The Writing Club is offered to current students enrolled in an accredited college or university degree program and to graduates who have completed a degree within the past five years.
Submit via email:
- A 300 to 500 word essay explaining why you are interested in science writing and our Writing Club. Please include relevant information about your professional/academic background and your current level of comfort with science writing and communication. Your essay should convey a sense of understanding of our publication’s mission and content.
- Please provide a brief writing sample, no more than 500 words; the sample can be from an academic paper or whatever you choose.
- A letter of recommendation from an instructor or mentor.
Application materials should be attached to an email with the subject heading “Earthzine Writing Club Application.” In the body of your email, please introduce yourself and provide:
- Your full name
- Contact information: email, mailing address, and telephone number
- University affiliation, course of study, degree(s) sought or conferred, and graduation date
- How you learned about the Writing Club.
Emails and inquiries should be sent to: email@example.com
Deadline for completed application is Friday, May 20, at 11:59 P.M. UTC
Participants will complete a 10-week, guided course with presentations from professional writers and support from Earthzine staff. Each week, participants will have a combination of light reading, discussion and peer response with targeted goals such as generating a topic, conducting research, and interviewing sources. Expect to spend a minimum of two hours per week on the course, with increasing demands during the drafting and revision stages. You will be asked to meet deadlines and communicate regularly with your mentor about the progress of your work. At the end of eight weeks, you will hand in a polished draft; subsequent revisions, peer review, and editing may take longer depending on the publication-readiness of your work. In addition to publication, and upon successful completion of the course, participants will receive a $200 honorarium for their achievements and successes.
Alun Anderson began his career as a research biologist and has been the editor, editor-in-chief, and publishing director of New Scientist from 1992 to 2005, during which time he successfully launched the magazine in the United States. Previously he was the Washington, D.C., bureau chief for the science journal Nature. Anderson lives in London but spends considerable time in the United States, where he is on the board of Xconomy in Boston.
- He will speak about science writing from a journalistic point of view (e.g., structuring your story, accuracy), what makes a good science story and about some of the ethical aspects of science writing.
Paul Collins is a writer specializing in history, memoir, and unusual antiquarian literature.

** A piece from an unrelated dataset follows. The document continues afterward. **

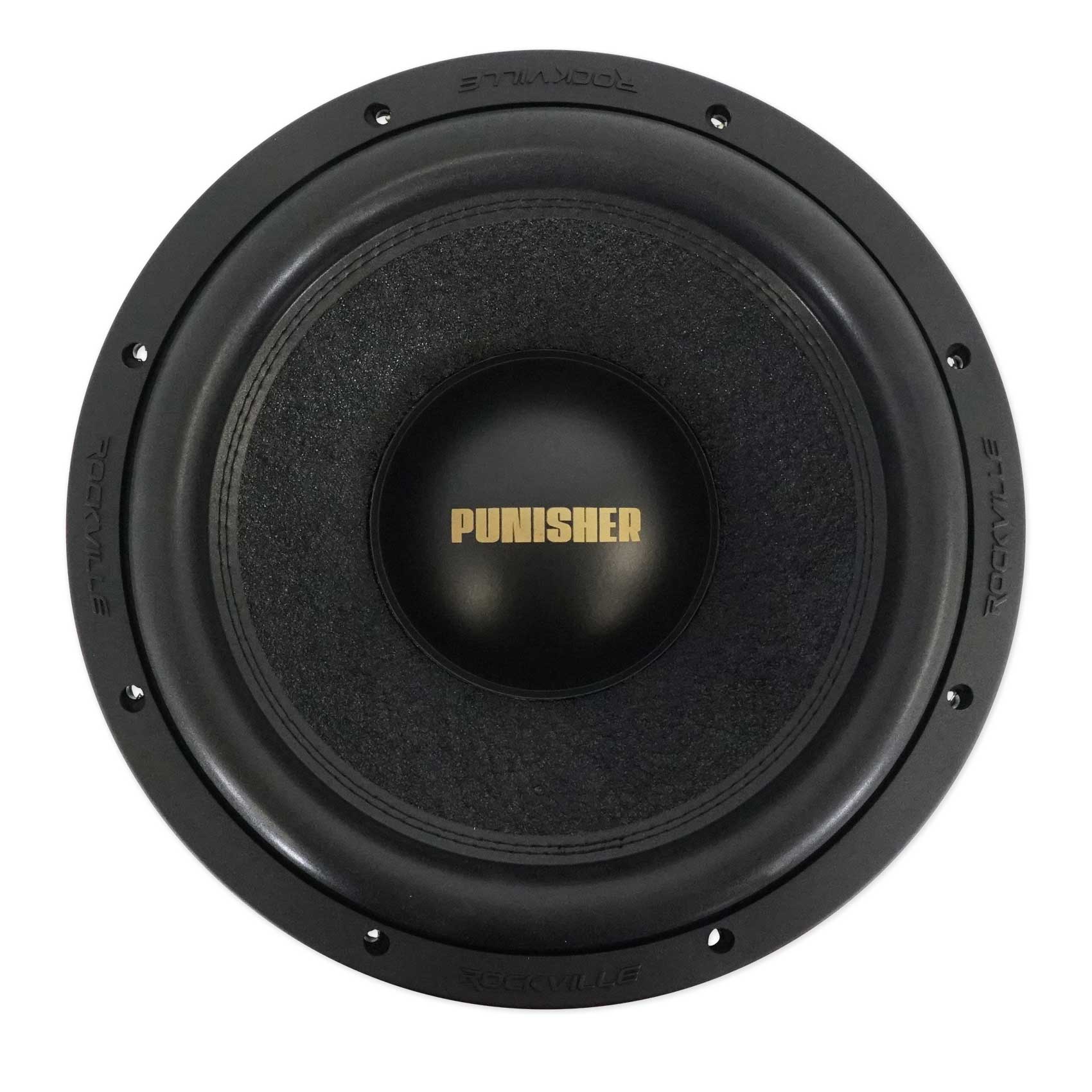 Punisher 12D1 12 + RBS12 SPL Enclosure Bundle - Image 7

He is a 2009 recipient of a Guggenheim Fellowship in Nonfiction. Collins’s recent freelance work includes pieces for The New York Times, Slate, and New Scientist. In addition to appearing on National Public Radio’s Weekend Edition Saturday as its “literary detective” on odd and forgotten old books, he is also the founding editor of the Collins Library imprint of McSweeney’s Books, where he has revived such disparate works as a World War I internment camp memoir and an absurdist 1934 detective tale. Collins lives in Portland, Oregon, where he teaches creative nonfiction as an associate professor in the MFA program at Portland State University.
- Collin’s presentation will address the historical in storytelling by exploring ways to situate science articles in context with what came before. This subject will naturally lead to a discussion of the importance of finding and using primary sources.